Susacak mıyız; boyun eğecek miyiz; razı gelecek miyiz?
Kadınlar için önleyici hiçbir tedbir alınmıyor, İstanbul Sözleşmesi'nden çıkılıyor, kadınları katledenler aklanırken Çilem Doğan gibi kendini savunan kadınlar cezalara çarptırılıyor ve bunlar bizzat AKP-MHP iktidarı eliyle yapılıyor.
Vazgeçecek miyiz?
Tırpanlanan haklarımızdan, baskı ve gericilikle cendere altına alınmaya çalışılırken gülüşümüzden, güvenli bir hayat istemekten neden vazgeçelim? Güvenceli çalışma, işyerlerinde şiddetin önlenmesi, sömürü ve şiddetin ortadan kalkması için mücadele etmekten neden vazgeçelim? Eşit ve özgür bir toplumu düşlemekten neden vazgeçelim?
Vazgeçmeyeceğiz!
"Vazgeçmiyoruz" diyen kadınların da bir tarihi var. 25 Kasım Kadına Yönelik Şiddete Karşı Uluslararası Mücadele Günü'nü tarih sayfalarına kazıyan diktatörlüğe karşı başeğmeyen Mirabel Kardeşler'dir. Mücadelelerinin, katliam ile yok edilemeyen haykırışlarının günüdür. Bizler Kelebekler'den, Mirabel Kardeşler'den vazgeçmemeyi öğrendik.
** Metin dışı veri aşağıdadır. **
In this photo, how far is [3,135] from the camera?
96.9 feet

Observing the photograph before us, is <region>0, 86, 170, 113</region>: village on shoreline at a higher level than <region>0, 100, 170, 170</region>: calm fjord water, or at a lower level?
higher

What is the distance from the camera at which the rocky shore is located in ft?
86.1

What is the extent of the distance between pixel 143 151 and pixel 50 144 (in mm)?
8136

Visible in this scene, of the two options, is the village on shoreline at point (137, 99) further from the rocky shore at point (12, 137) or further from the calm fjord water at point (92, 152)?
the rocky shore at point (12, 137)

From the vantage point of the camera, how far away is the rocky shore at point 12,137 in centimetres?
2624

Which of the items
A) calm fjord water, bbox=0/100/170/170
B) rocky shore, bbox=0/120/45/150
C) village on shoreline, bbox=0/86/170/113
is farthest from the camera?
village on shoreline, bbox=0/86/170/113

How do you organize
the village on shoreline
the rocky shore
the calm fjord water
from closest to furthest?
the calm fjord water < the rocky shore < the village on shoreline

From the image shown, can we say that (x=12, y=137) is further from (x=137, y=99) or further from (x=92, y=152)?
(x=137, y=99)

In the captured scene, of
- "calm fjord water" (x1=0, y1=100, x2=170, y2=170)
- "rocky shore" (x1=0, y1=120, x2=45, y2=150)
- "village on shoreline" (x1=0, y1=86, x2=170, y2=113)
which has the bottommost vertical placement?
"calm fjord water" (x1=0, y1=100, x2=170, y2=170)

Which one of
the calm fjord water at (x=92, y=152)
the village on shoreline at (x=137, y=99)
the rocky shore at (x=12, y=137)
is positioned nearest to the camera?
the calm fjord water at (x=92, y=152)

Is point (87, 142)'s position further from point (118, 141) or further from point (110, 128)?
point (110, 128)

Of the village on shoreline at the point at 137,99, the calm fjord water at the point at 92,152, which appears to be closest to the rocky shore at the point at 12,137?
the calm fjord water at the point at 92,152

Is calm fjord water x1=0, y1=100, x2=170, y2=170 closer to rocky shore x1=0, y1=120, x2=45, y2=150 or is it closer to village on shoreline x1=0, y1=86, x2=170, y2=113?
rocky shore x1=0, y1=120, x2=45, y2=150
Vazgeçmemek, bu sömürü düzenini kabullenmemektir.
Vazgeçmemek, tek adamın diktatörlüğüne karşı durabilmektir.
Vazgeçmemek, patronların karşısında işçilerin birlik olabilmesidir.
Vazgeçmemek, insanca bir yaşam istemektir.
Bizler yaşamın yarısıyız vazgeçmeyelim,
Bizler kavganın yarısıyız örgütlenelim!